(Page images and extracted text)
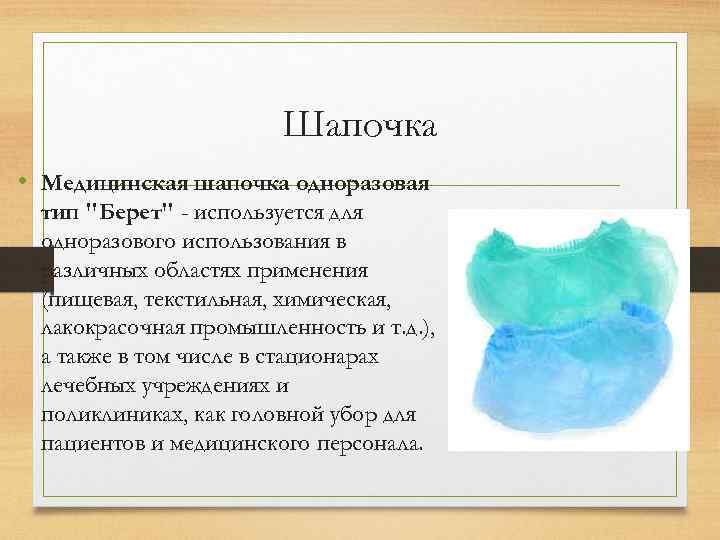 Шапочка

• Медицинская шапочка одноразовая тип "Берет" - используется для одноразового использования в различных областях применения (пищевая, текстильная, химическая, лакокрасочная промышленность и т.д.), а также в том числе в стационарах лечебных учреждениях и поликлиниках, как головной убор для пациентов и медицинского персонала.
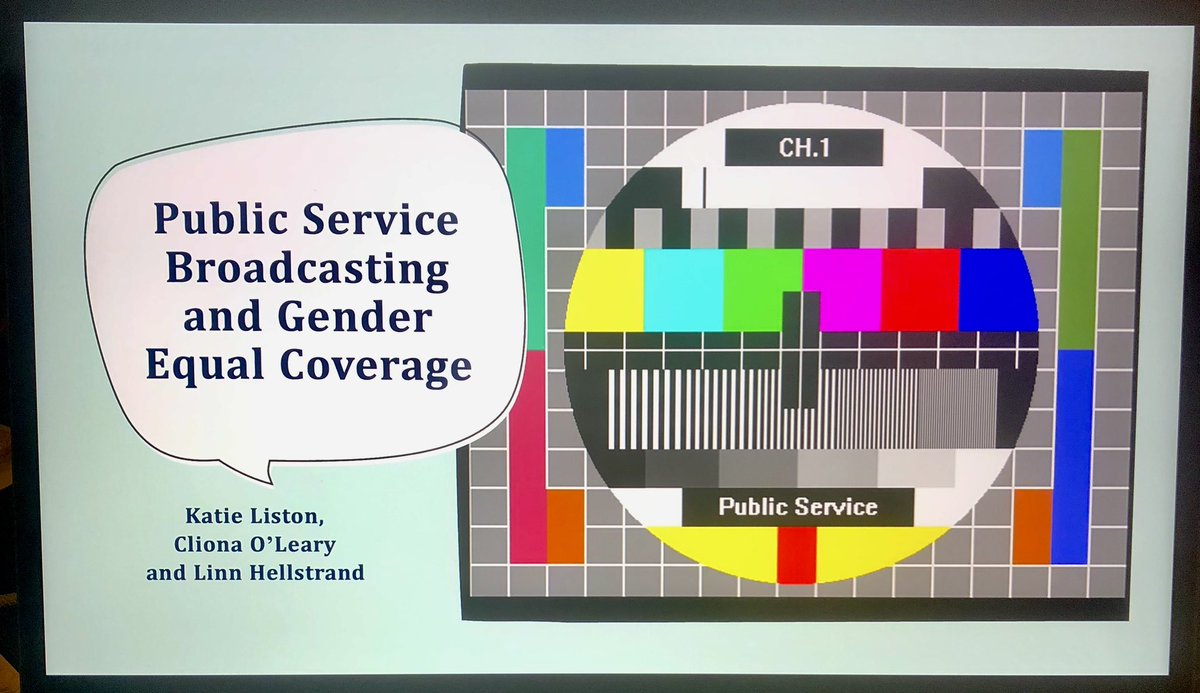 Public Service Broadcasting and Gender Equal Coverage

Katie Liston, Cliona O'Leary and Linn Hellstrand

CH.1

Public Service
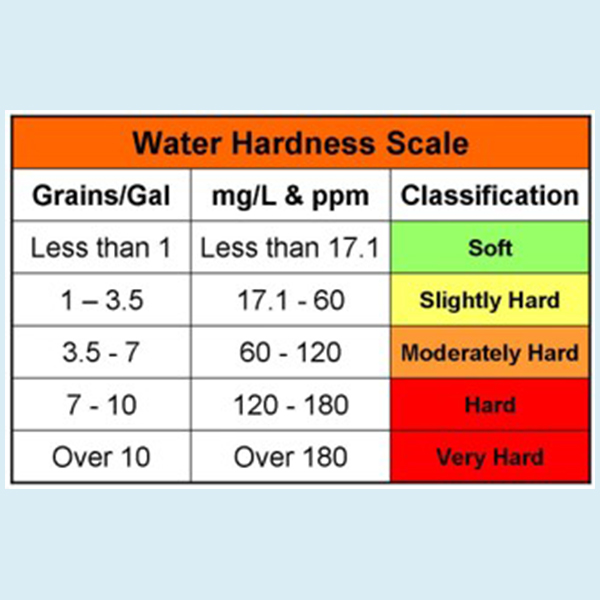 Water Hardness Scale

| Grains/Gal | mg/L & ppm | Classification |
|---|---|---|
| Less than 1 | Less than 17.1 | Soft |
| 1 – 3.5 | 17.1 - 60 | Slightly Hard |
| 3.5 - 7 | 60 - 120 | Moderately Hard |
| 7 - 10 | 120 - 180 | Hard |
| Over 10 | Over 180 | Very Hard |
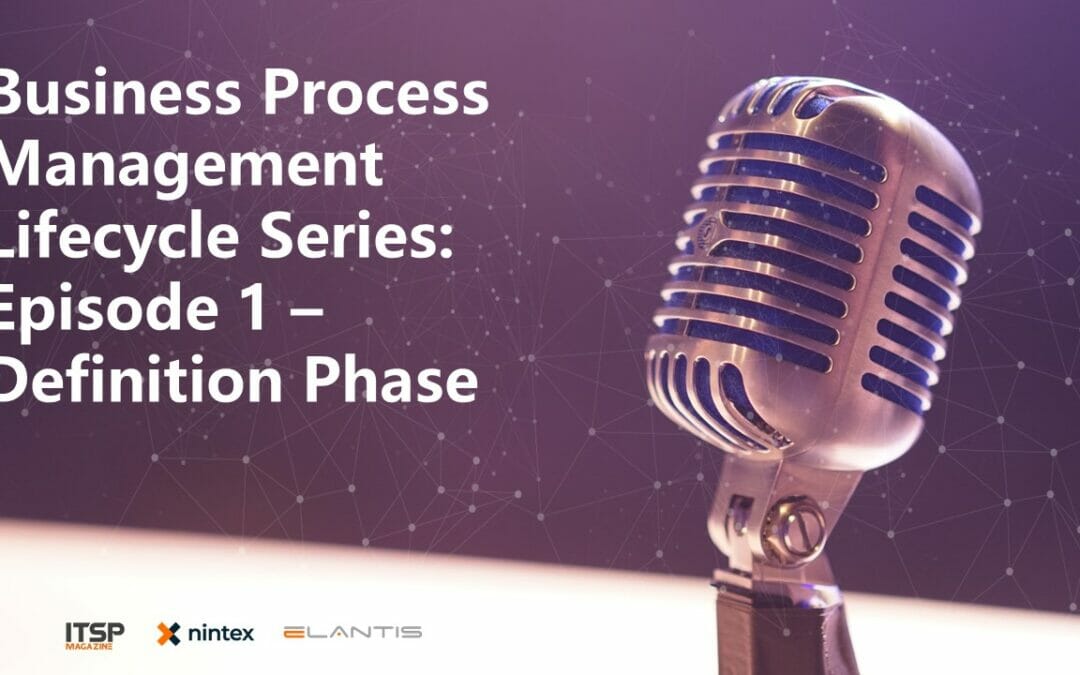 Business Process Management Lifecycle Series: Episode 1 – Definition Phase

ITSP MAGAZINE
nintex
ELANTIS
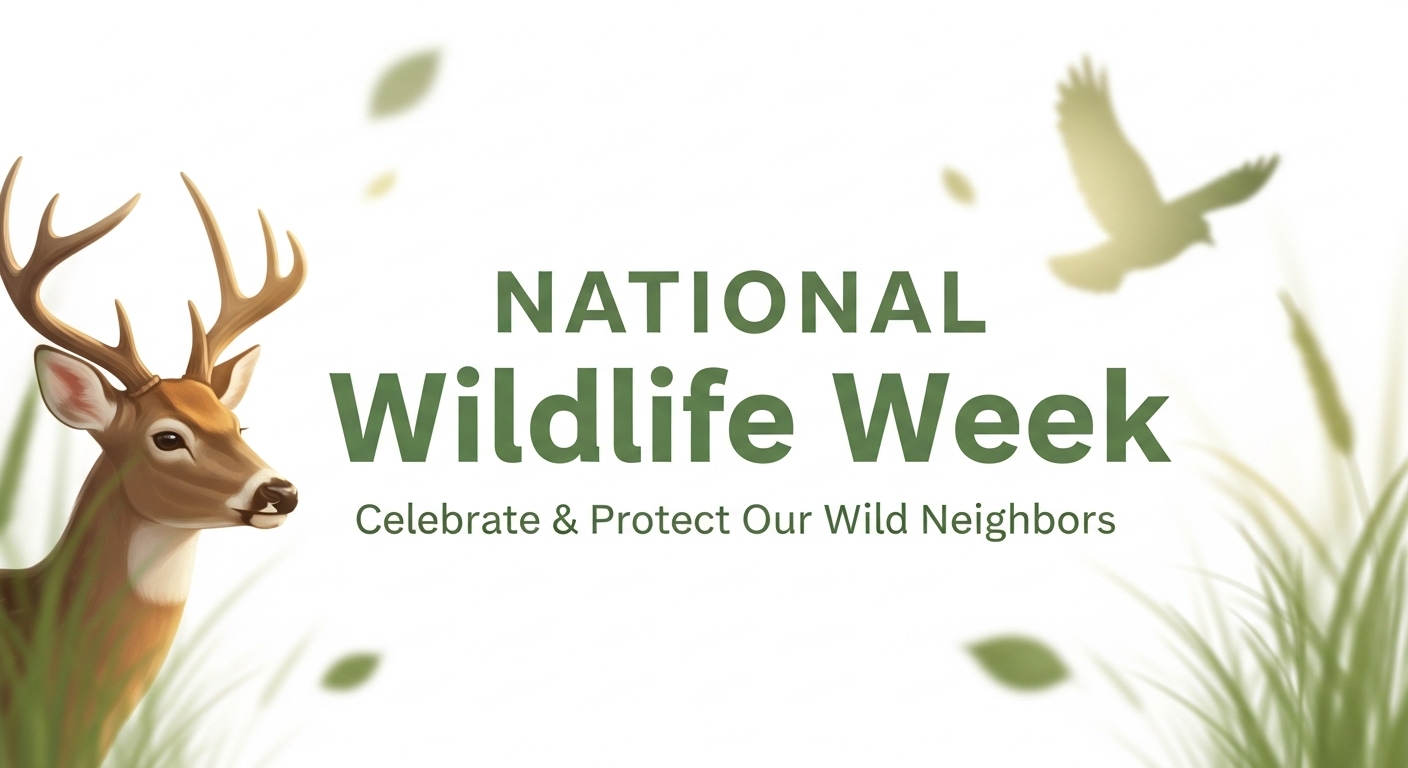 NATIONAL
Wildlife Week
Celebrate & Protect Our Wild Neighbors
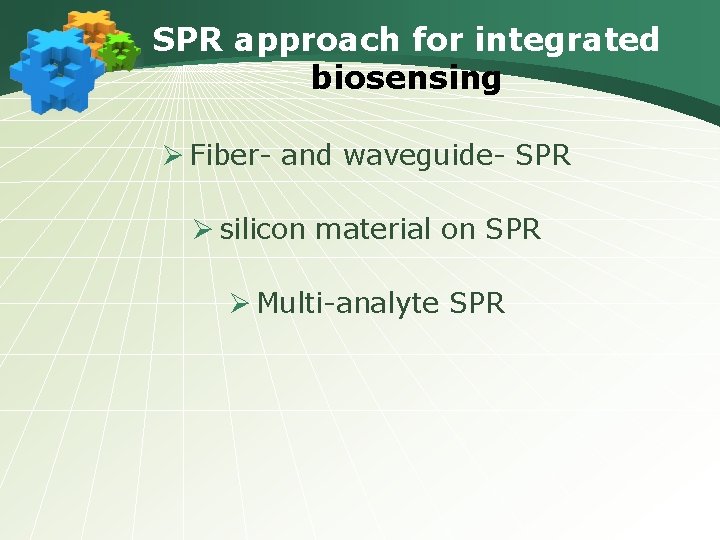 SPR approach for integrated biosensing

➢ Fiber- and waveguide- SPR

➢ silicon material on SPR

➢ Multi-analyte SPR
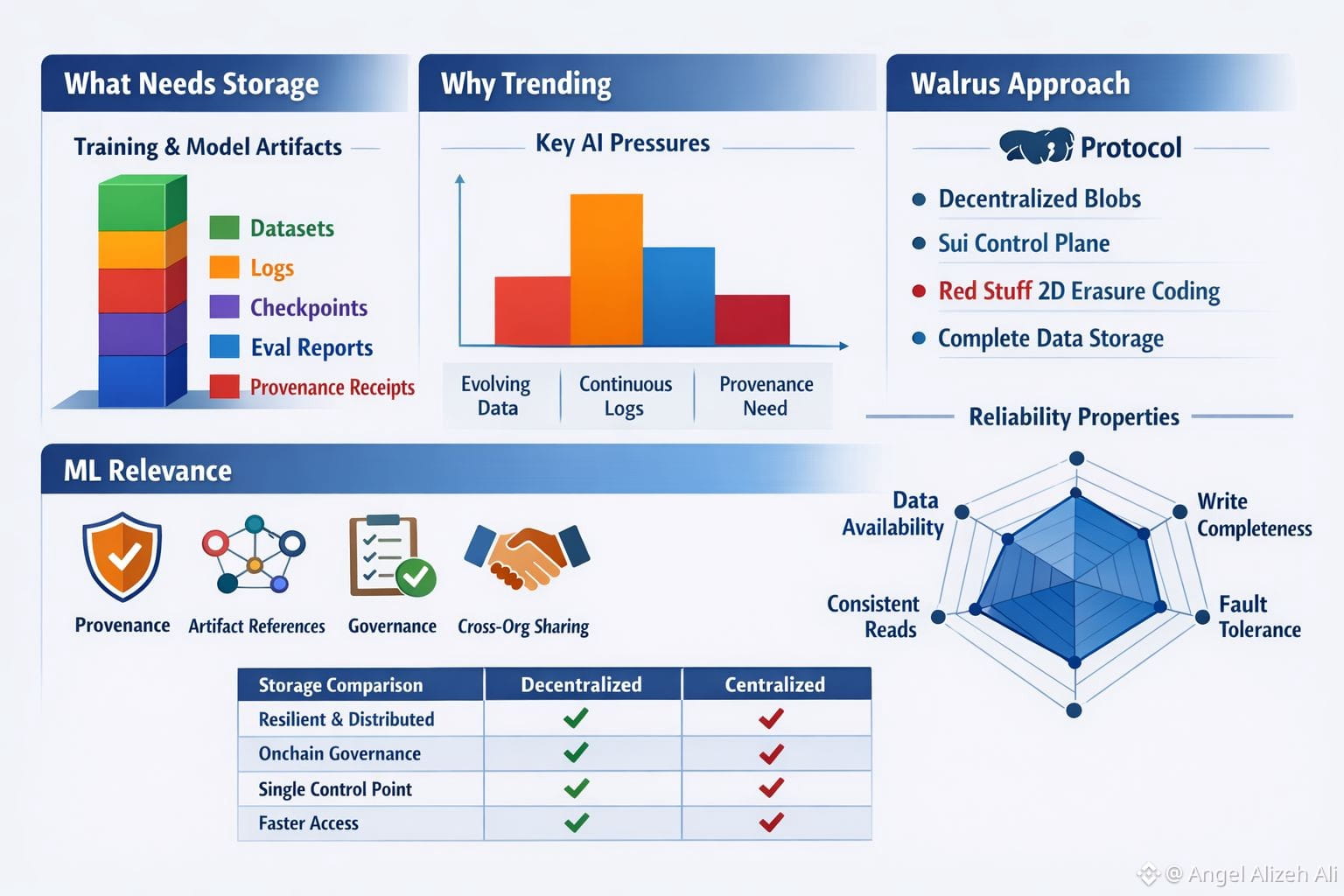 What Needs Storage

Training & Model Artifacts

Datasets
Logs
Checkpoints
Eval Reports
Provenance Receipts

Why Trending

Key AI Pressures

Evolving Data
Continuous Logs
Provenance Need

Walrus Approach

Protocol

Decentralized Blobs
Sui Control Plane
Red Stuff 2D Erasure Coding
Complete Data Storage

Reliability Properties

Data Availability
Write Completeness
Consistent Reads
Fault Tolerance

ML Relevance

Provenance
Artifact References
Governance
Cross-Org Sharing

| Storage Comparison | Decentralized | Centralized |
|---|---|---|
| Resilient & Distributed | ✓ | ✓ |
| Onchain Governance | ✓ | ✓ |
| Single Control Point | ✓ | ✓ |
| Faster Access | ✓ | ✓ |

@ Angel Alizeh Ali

### What you will do:
Repeat exactly and only the lines from the start of the data above through the line that holds "Access | ✓ | ✓ |", inclusive. Pictures do not belong in the copy.

### Solved problem:
 Шапочка

• Медицинская шапочка одноразовая тип "Берет" - используется для одноразового использования в различных областях применения (пищевая, текстильная, химическая, лакокрасочная промышленность и т.д.), а также в том числе в стационарах лечебных учреждениях и поликлиниках, как головной убор для пациентов и медицинского персонала.
 Public Service Broadcasting and Gender Equal Coverage

Katie Liston, Cliona O'Leary and Linn Hellstrand

CH.1

Public Service
 Water Hardness Scale

| Grains/Gal | mg/L & ppm | Classification |
|---|---|---|
| Less than 1 | Less than 17.1 | Soft |
| 1 – 3.5 | 17.1 - 60 | Slightly Hard |
| 3.5 - 7 | 60 - 120 | Moderately Hard |
| 7 - 10 | 120 - 180 | Hard |
| Over 10 | Over 180 | Very Hard |
 Business Process Management Lifecycle Series: Episode 1 – Definition Phase

ITSP MAGAZINE
nintex
ELANTIS
 NATIONAL
Wildlife Week
Celebrate & Protect Our Wild Neighbors
 SPR approach for integrated biosensing

➢ Fiber- and waveguide- SPR

➢ silicon material on SPR

➢ Multi-analyte SPR
 What Needs Storage

Training & Model Artifacts

Datasets
Logs
Checkpoints
Eval Reports
Provenance Receipts

Why Trending

Key AI Pressures

Evolving Data
Continuous Logs
Provenance Need

Walrus Approach

Protocol

Decentralized Blobs
Sui Control Plane
Red Stuff 2D Erasure Coding
Complete Data Storage

Reliability Properties

Data Availability
Write Completeness
Consistent Reads
Fault Tolerance

ML Relevance

Provenance
Artifact References
Governance
Cross-Org Sharing

| Storage Comparison | Decentralized | Centralized |
|---|---|---|
| Resilient & Distributed | ✓ | ✓ |
| Onchain Governance | ✓ | ✓ |
| Single Control Point | ✓ | ✓ |
| Faster Access | ✓ | ✓ |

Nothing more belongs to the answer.